We Summon the Darkness Ending, Explained

Opening with an elaborate riff similar to that of other slasher flicks, ‘We Summon the Darkness’ first establishes that while our three seemingly young and reckless main characters are off to have some fun at a rock concert, their town is gripped by satanic cult murders. It’s in the newspapers, on television, and even on the radio of their car. The way the girls simply ignore these warnings makes you look at them with pity for their naivety to the situation. Even from a viewer’s perspective, you assume you know what’s about to happen. However, that ends up changing soon.

‘We Summon the Darkness’ is a slasher horror flick meddled with dark comedy that entertains you with its “hall of mirrors” approach to the genre. Although the storyline of the film is pretty linear, there’s a major twist somewhere midway through its runtime. So further down in this article, we’ll be further explaining that twist along with the ending of the film.

Role Reversals

Most mainstream slasher horror films are shot-for-shot recreations of one another. ‘We Summon the Darkness’ seems to be treading a similar path when it first introduces three attractive young women as its main characters and the cult murders in its backdrop. Being too familiar with the typical gender roles of such films, you’re bound to assume that further in the movie, these young women will probably become the victims of these killings. But right from the beginning itself, there’s a subtle shift in its tone that later leads up to its big reveal. In the initial moments itself, Alexandra Daddario’s character, Alexis, makes a reference to an African tribe in which women use their make up as “sexual warpaint.” This scene itself foreshadows the big twist that lies ahead.

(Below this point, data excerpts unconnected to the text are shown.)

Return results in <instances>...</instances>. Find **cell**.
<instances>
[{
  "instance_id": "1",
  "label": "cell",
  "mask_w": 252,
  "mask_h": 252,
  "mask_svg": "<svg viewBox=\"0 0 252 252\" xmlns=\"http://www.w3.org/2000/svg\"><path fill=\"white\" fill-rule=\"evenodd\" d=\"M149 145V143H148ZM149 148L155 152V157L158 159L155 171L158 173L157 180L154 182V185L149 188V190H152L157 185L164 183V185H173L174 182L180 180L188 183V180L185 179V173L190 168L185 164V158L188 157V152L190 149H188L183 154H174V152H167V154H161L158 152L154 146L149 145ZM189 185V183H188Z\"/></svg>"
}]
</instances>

Later, the girls arrive at the concert and start talking to the three boys they end up meeting. From the brief banter that goes on between them, it almost seems like the girls know a bit too much about heavy metal music, almost like they’ve memorized certain details about it just to have that particular conversation. After the concert, along with the boys, they go to Alexis’ secluded country home and start playing “never have I ever.”

This is when it is revealed that Alexis, Val, and Bev are the members of the satanic cult that has been killing people all this while. However, the bigger twist is that they are not a satanic cult and are only pretending to be one. They actually perform religious sacrifices and only make it look like a satanic cult murder by drawing pentagrams and other demonic drawings on the wall. Also, they intentionally choose metalheads as their victims because well…heavy metal music is considered to be satanic.

Through these murders, their motive is to make sure that people blindly incline themselves towards their faith in Christianity, which will further profit them both economically and commercially. It is later revealed that Alexis’ father is the leader of the cult and now has several blind followers under him, who are all trying to fake such satanic deaths to lure more followers. Alexis was performing this ritual in her own home because her father was suspected of being a fraud. So in order to prove that he had nothing to do with these seemingly satanic rituals, he had asked her to perform these killings in his home, which would assure people that he, too, can be the victim of these.

The Ending: “Don’t Believe Everything You See”

Unfortunately for Alexis, things don’t really go as planned, and adding to that, Bev, who was initially supporting this sinister initiative, later ends up turning against her. The country home soon turns into a “Battle Royale” arena where a gory showdown ensues with Alexis and Val on one side and Bev and the two boys on the other. Soon, even Alexis’ father arrives at the scene and even attempts to kill Alexis. However, Alexis is saved by Bev, who realizes that Alexis was too brainwashed by her father.

Bev spares Alexis and drives out of the home with Mark. That’s when Alexis suddenly shows up on the road, trying to stop them from leaving. This scene makes you realize that Alexis is far too contrived in her own religious beliefs that have been instilled into her by her father ever since she was a child. So there’s no way she can be saved. Bev, who was more of a pacifist in the beginning, does not think twice before ramming her car into Alexis and eventually killing her.

In the closing moments of the movie, Bev can be seen at the same gas station shop, which was portrayed in the early moments of the film. The owner of this shop was previously seen obsessing over the news of the satanic murders and had warned the girls about all the evil that lurks in the world out there. In a very similar fashion, he is now seen watching a news channel in which Alexis’ father, Pastor John Henry Butler, shamelessly tells the press that he had no clue about his daughter’s involvement in the cult practices. This shows that he simply uses his daughter’s murder to get away with his own evil religious practices.

With this, the Pastor is able to assure the world that if he can be the victim of these murders, then there’s no way he can be involved in them. Looking at this, the shop owner mutters, “Amen,” and that’s when Bev tells him, “Don’t Believe Everything You See.” All this while, she, too, was brainwashed into believing that Pastor John was making people commit these murders only for the betterment of the world. In the end, she realizes that she was blinded by her faith in him and her friends, and there’s a lot more to her religion than her eyes could initially see. Ironically, the film ends with T’Pau’s “Heart and Soul.”